I now turn to Google about 10% of the time now when looking for technical answers to problems. If I need a quick configuration block for CloudFormation or Terraform. Claude Desktop is my go to. AI has dramatically shifted how I get development work done. But, it has not replaced me, will not replace anyone, and cannot solve all our problems. We have complex problems that LLMs cannot solve, because it cannot learn.

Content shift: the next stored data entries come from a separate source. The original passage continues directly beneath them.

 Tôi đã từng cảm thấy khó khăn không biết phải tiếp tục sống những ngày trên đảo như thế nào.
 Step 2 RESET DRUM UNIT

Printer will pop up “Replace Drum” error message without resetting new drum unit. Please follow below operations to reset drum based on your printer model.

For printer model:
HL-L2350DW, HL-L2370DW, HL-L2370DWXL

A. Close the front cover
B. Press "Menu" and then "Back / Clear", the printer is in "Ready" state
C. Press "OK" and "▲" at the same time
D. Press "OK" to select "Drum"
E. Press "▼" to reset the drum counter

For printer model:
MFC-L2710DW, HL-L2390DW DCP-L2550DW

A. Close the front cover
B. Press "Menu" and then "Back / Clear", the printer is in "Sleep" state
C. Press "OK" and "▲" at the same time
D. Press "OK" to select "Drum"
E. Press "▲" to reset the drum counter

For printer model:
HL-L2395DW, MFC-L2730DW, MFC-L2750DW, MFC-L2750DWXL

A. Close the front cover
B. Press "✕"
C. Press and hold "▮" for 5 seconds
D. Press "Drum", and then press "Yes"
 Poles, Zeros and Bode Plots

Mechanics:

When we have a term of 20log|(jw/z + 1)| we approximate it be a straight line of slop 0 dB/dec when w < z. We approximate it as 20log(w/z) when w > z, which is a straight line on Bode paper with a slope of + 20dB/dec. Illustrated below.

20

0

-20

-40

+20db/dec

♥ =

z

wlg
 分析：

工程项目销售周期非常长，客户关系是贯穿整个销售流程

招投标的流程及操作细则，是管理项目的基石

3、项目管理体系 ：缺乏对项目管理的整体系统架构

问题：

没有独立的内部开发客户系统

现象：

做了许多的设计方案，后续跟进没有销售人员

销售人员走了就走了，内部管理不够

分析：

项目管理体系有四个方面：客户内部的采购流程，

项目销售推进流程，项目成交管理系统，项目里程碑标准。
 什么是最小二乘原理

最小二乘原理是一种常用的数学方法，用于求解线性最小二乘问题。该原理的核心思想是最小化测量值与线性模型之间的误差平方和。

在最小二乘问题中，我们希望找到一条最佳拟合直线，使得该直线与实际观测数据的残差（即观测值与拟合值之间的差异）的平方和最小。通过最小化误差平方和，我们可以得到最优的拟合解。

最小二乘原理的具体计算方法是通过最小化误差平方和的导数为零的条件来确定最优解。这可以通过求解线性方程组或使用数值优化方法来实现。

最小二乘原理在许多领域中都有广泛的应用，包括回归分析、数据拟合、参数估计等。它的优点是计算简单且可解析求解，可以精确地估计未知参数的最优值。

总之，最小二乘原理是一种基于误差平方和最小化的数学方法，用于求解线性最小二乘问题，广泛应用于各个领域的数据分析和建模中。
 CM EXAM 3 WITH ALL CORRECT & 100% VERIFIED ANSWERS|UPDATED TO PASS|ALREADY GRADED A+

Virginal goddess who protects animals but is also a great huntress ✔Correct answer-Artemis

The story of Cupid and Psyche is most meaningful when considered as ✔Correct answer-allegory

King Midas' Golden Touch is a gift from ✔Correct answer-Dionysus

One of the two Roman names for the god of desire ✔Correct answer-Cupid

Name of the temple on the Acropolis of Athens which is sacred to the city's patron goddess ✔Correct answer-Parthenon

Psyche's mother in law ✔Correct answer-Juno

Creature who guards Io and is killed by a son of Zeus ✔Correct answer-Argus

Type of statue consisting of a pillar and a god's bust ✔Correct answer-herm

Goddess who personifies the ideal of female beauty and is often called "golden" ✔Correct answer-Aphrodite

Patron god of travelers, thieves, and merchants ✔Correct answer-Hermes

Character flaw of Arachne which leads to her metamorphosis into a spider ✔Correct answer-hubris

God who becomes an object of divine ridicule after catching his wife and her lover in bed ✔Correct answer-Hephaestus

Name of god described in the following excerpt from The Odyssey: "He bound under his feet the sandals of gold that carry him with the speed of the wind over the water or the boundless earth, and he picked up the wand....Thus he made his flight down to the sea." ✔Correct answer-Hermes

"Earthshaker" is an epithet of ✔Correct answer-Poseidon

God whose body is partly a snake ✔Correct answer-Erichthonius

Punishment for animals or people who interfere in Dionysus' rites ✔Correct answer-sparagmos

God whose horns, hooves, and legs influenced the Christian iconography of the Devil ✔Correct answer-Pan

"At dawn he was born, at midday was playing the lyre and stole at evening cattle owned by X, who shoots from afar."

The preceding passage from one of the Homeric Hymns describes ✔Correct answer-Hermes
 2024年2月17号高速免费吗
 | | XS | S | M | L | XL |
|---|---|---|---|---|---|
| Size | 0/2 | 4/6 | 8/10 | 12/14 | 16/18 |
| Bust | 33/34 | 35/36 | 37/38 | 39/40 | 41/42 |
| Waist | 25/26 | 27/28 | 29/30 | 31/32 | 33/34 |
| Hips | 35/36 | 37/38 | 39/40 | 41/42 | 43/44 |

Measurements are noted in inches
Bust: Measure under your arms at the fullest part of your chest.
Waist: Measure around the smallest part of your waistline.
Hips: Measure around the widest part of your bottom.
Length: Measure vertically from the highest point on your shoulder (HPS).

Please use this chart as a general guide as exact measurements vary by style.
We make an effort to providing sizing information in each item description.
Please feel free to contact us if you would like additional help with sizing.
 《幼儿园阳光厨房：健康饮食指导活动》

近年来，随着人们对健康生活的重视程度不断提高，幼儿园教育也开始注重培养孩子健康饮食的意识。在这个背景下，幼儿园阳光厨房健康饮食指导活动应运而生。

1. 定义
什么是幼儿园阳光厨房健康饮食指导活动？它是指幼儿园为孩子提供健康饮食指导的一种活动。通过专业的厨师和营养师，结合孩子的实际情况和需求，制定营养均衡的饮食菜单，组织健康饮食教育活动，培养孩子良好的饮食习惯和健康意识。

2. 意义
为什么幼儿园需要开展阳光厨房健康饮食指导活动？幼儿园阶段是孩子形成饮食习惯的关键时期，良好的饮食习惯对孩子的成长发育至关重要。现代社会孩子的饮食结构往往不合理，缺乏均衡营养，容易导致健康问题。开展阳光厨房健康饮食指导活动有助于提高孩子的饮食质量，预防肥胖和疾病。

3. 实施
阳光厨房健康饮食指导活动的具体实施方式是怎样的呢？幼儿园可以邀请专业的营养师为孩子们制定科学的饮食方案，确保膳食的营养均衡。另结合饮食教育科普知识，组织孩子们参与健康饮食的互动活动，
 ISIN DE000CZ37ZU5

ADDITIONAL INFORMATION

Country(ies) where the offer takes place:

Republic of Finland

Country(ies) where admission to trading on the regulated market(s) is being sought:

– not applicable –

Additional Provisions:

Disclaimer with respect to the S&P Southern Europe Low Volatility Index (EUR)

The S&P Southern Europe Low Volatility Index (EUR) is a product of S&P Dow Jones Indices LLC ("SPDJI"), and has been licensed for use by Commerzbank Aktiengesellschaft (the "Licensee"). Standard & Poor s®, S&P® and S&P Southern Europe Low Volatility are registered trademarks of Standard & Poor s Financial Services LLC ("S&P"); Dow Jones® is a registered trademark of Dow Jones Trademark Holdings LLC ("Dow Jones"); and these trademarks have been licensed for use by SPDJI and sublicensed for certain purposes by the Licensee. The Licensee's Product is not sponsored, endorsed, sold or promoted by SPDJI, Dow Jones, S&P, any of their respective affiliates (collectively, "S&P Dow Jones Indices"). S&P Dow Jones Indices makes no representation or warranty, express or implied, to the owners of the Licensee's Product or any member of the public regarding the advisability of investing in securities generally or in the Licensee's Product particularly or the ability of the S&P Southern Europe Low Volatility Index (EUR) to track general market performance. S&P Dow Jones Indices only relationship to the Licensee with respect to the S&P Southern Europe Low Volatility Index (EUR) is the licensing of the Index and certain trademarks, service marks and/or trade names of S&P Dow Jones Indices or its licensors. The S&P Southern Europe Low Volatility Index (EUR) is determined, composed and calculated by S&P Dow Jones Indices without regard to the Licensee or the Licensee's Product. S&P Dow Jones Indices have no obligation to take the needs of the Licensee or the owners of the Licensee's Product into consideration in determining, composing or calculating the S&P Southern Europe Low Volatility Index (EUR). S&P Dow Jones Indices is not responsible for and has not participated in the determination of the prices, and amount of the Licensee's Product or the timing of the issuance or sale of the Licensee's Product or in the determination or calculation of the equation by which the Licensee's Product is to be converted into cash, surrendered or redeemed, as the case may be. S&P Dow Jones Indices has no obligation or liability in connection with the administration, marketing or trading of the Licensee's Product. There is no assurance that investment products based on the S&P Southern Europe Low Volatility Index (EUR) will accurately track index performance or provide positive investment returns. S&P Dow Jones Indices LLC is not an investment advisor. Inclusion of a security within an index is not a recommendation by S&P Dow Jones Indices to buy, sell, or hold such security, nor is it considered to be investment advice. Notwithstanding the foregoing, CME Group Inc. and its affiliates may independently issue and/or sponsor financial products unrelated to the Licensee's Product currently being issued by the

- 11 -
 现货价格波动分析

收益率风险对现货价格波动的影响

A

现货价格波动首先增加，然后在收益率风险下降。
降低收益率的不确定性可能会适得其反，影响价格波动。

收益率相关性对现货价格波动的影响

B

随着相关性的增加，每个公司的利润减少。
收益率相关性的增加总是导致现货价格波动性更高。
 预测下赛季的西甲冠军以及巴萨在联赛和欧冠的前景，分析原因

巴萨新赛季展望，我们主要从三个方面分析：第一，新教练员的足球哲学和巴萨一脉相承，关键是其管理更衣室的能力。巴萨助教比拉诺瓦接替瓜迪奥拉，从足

I also see LLM model getting more tuned. Sure, it's great going to Claude and asking it any old question about software, and it does a pretty good job at answering it. But, I don't see the value in having a model trained on Java and Python when I'm writing Javascript and Rust code. Will models get more narrow in their training data and focus on specific development use cases? Will I someday pick a 'React 19' or a 'Node v24' model? If so, does it now behoove organizations to train their own LLM models? Would Netflix benefit from having a model trained on the code of all of their internal projects so that development of new projects can follow the same principles and patterns already established?
This past week AWS had their re:Invent conference and, like the last couple of years, there were endless announcements about new AI products. They have a way for you to build your own frontier models called Nova Forge. It'll be interesting to see how well this works and if a year or two major corporations are using it (or something similar) to create their own internal models.

But here's the thing: I live a pretty sheltered life and I really don't know how any of this will shake out. And honestly, anyone who does is probably pulling your leg. But, there is something that keeps sitting in the back of my mind for the last few months:

If OpenAI, Anthropic, Microsoft, AWS, Facebook, and the other big players, can't figure out how to make this a trillion-dollar product, then what happens to all the capital expended so far? We'll have data centers that are full of AI-specific chips that can't be used for any other purpose. The data centers will be over-built for anything but AI work. Using these chips, outside of small organizations building models and reselling inference time, will require a huge amount of AI experts, not just 'Vibe coders'. Those don't grow on trees either.